What is Pseudomonas Aeruginosa

Pseudomonas Aeruginosa

Pseudomonas aeruginosa is a medically important human representatives of the genus Pseudomonas. This is approximately 2-4 mm long, non-spore-forming Gram-negative rods with polar flagellum. Pseudomonas aeruginosa can be attributed to simple culture media cultivate easily. On solid media show is mostly flat, great gray, often slimy-growing colonies, the surface often has a metallic sheen.

Serve as a carbon source Pseudomonas aeruginosa organic compounds, is required for their utilization of molecular oxygen as an electron acceptor. The bacterial counts therefore to obligate aerobes. The optimum temperature is increasing at 36 ° C. Growth is also at 41 ° C, but not possible at 4 ° C. In liquid media, the seed grows to form a so-called scum predominantly at the surface.

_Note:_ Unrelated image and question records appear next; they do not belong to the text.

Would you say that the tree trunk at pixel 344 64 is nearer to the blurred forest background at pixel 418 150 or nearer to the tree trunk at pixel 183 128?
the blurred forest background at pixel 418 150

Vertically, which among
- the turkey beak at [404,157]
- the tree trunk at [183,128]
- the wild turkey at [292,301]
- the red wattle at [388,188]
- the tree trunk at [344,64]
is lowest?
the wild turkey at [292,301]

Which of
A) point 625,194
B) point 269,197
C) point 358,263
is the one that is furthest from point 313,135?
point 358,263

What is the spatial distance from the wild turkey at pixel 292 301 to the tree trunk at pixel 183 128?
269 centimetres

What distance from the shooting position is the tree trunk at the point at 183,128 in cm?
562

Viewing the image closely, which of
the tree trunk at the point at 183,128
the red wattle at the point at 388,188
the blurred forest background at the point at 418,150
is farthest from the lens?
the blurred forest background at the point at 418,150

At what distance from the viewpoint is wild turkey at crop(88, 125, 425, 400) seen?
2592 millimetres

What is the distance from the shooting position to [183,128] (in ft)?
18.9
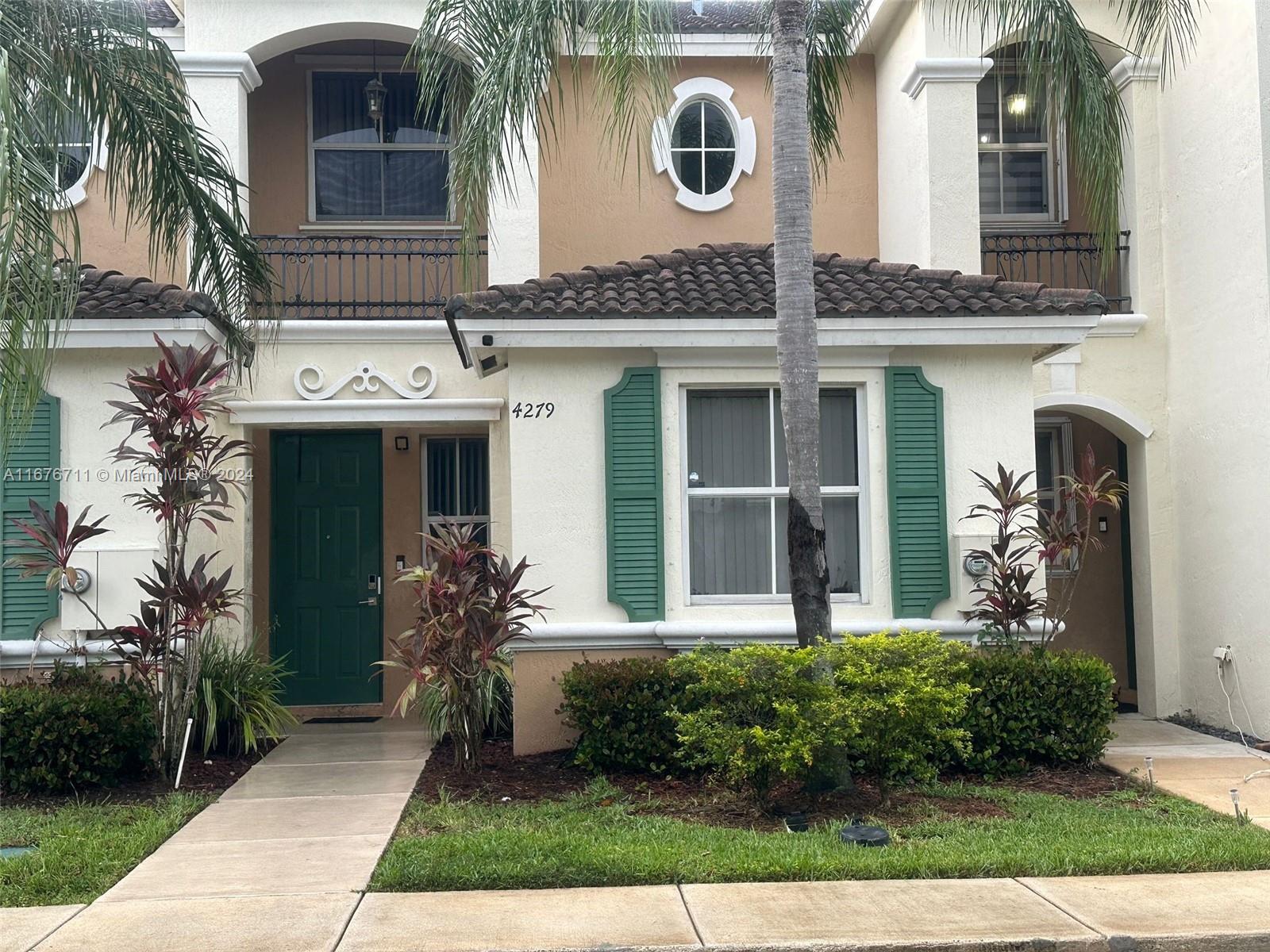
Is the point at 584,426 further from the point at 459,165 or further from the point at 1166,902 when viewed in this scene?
the point at 1166,902

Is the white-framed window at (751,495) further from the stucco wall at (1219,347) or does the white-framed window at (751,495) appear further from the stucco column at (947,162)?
the stucco wall at (1219,347)

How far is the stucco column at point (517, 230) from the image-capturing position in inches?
451

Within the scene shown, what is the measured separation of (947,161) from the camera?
11.5 metres

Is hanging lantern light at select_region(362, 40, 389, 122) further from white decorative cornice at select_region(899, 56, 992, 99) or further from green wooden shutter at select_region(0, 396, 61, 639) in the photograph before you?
white decorative cornice at select_region(899, 56, 992, 99)

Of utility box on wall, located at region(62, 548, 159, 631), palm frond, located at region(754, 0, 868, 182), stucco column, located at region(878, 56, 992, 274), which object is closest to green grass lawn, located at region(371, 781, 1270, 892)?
utility box on wall, located at region(62, 548, 159, 631)

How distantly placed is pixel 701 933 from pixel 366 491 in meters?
7.79

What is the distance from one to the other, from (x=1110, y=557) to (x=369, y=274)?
811 centimetres

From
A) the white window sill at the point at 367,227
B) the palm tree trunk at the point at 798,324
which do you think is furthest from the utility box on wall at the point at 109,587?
the palm tree trunk at the point at 798,324

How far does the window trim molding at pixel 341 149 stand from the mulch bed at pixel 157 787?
5697 millimetres

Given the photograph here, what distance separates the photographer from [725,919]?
5.46 m

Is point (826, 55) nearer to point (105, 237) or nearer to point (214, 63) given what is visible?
point (214, 63)

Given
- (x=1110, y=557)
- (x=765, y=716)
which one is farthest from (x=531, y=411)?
(x=1110, y=557)

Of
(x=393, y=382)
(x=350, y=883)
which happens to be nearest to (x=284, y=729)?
(x=393, y=382)

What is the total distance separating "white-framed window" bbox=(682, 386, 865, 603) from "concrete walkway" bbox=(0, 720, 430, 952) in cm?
278
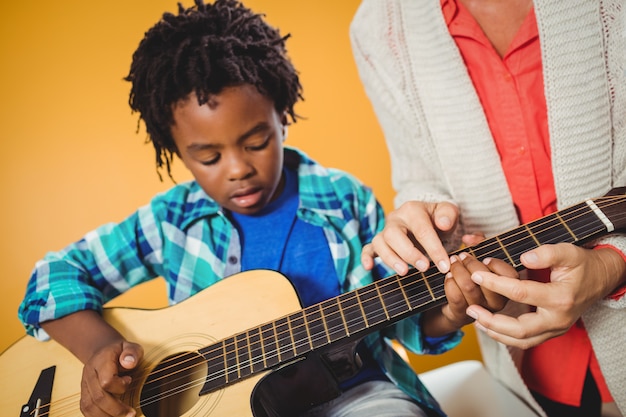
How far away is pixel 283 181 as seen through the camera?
1.04 m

Most strains produce pigment under appropriate conditions. The main colors are yellow-green pyoverdin (fluorescein) and the bluish-green pyocyanin. Due to the formation of pigment was Pseudomonas aeruginosa earlier than symptoms the blue-green pus bacteria (Bacterium pyocyaneum) refers. The term aeruginosa derived from the Latin word aerugo (verdigris) from.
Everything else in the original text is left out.